Encoded tôkens of subjé ct with làrge têxt get splitted fróm MUA

Mon Aug 4 09:23:27 CEST 2003

Matthias Andree <matthias.andree at gmx.de> wrote:

>> P.S.  My MUA doesn't get it quite right, either.  It has an extra space
>> in its subject.
>
>No wonder. X-Mailer: QUALCOMM Windows Eudora Version 4.3.2
>                             ---------
>
>This "can't do RFC-2047 right" is shared by more than one Windows
>mailer, so I wonder if they all use the same broken "system"^WOE
>library.

And I have seen Readers under Linux which don't do it. I
also have seen some which don't understand ISO-8859-1, let
alone Unicode. But AFAICT the above version is outdated.

>Back on topic, how can we attack the real problem? One issue is: what do
>we do when adjacent encoded words don't have the same character set?

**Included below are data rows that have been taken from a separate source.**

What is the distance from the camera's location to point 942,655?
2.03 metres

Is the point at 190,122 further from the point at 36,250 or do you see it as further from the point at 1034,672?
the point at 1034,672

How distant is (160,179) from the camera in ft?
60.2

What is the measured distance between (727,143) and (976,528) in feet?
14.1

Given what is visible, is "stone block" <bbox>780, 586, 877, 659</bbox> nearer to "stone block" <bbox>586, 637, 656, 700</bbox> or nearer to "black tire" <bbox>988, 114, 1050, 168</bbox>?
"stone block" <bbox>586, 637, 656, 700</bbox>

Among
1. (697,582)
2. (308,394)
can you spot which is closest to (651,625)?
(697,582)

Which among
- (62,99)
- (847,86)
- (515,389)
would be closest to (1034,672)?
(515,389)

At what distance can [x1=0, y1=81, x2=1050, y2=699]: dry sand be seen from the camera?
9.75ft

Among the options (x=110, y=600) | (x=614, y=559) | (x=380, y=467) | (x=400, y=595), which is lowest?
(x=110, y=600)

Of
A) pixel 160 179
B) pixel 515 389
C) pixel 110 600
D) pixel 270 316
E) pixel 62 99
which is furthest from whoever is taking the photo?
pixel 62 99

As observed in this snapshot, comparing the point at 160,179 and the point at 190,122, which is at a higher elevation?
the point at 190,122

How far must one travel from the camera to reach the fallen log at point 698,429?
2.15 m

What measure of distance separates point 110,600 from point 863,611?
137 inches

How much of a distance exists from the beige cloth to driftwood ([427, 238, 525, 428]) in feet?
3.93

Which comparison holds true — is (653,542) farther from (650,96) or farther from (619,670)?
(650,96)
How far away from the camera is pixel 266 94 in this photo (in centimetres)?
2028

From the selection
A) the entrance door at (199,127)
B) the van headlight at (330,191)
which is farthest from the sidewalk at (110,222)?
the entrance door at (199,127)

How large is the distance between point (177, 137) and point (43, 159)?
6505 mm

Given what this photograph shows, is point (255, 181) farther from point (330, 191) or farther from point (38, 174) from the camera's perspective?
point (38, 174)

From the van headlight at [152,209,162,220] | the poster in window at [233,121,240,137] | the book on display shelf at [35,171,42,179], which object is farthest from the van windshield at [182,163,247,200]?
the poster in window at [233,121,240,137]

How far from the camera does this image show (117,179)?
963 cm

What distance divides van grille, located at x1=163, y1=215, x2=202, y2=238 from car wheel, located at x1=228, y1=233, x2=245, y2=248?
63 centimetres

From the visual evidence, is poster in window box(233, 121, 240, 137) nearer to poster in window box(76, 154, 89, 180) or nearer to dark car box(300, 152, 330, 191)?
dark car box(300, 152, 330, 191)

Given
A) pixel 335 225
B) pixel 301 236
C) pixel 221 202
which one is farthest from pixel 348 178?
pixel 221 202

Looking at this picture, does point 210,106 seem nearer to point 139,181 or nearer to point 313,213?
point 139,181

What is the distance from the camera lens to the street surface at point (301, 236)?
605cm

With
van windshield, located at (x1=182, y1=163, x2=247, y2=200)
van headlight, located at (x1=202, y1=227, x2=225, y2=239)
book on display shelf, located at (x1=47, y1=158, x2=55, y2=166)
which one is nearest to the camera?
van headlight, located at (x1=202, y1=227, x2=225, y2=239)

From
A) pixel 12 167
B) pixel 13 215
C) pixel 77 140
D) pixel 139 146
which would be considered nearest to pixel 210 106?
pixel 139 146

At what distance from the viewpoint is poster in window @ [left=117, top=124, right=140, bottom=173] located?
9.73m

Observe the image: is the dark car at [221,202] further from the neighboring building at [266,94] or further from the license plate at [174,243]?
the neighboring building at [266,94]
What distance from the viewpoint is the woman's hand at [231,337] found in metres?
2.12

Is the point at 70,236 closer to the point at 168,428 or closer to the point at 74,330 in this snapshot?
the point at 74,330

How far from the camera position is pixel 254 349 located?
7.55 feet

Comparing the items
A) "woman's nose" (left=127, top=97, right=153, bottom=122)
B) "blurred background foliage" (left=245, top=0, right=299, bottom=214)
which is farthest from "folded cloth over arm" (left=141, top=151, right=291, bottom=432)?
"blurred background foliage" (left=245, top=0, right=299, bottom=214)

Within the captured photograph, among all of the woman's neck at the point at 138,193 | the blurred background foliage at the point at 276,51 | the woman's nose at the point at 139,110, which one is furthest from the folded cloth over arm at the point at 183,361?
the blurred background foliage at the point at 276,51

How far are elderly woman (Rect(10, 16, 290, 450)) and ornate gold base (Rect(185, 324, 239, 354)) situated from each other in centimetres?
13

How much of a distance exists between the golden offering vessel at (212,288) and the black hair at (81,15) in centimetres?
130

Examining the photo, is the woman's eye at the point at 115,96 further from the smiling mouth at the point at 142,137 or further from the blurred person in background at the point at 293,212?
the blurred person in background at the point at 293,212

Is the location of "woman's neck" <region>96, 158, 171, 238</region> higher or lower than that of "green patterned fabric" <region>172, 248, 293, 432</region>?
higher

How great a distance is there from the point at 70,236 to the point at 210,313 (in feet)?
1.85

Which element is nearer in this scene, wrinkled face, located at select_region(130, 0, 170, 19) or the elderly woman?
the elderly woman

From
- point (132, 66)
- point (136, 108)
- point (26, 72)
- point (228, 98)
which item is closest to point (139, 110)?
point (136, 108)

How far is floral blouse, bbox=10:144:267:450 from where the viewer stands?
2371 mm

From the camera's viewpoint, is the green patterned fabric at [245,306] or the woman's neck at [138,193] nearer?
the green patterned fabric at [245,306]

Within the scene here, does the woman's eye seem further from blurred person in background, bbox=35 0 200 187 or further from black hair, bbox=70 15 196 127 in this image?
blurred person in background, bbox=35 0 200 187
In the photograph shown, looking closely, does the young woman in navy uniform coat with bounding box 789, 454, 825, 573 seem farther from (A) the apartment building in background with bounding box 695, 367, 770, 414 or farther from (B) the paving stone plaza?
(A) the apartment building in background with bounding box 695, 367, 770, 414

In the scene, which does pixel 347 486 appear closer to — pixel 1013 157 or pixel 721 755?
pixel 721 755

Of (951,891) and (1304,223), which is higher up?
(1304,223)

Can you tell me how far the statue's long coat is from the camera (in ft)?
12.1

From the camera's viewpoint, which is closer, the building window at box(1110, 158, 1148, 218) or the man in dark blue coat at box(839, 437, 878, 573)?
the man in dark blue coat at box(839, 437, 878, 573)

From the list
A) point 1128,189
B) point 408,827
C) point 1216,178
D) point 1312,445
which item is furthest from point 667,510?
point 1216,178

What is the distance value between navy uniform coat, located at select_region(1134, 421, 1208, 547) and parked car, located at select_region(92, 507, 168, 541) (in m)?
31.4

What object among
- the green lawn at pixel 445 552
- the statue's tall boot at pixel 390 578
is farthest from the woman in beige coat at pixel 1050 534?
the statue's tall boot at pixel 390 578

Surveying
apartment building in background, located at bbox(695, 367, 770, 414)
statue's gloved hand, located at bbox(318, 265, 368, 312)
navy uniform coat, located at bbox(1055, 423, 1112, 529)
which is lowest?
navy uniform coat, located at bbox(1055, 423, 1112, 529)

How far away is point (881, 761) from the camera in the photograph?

As long as we don't care about the charset anyhow this is
not a problem. We need to deal with it when we learn
charsets.

>We've seen with the case blindness that we've discarded useful
>information, folding isn't desired. Folding all character sets into
>UTF-8 discards information, 

I don't believe that if you take into account the other
side. Not uniformizing introduces pseudoinformation, it
stops showing the same word up as the same word. This is
similar to removing comments in HTML — which hid away words
before we did it.

Here is what I think would be the proper way. I don't know
if it can easily included into bogofilter:

When parsing the header:
1) Read subject line, if the next begins with whitespace,
concatenate by removing \n. Repeat for additonal folded
lines.
2) Remove all whitespace between encoded words.
3) Apply the lexer to that.

pi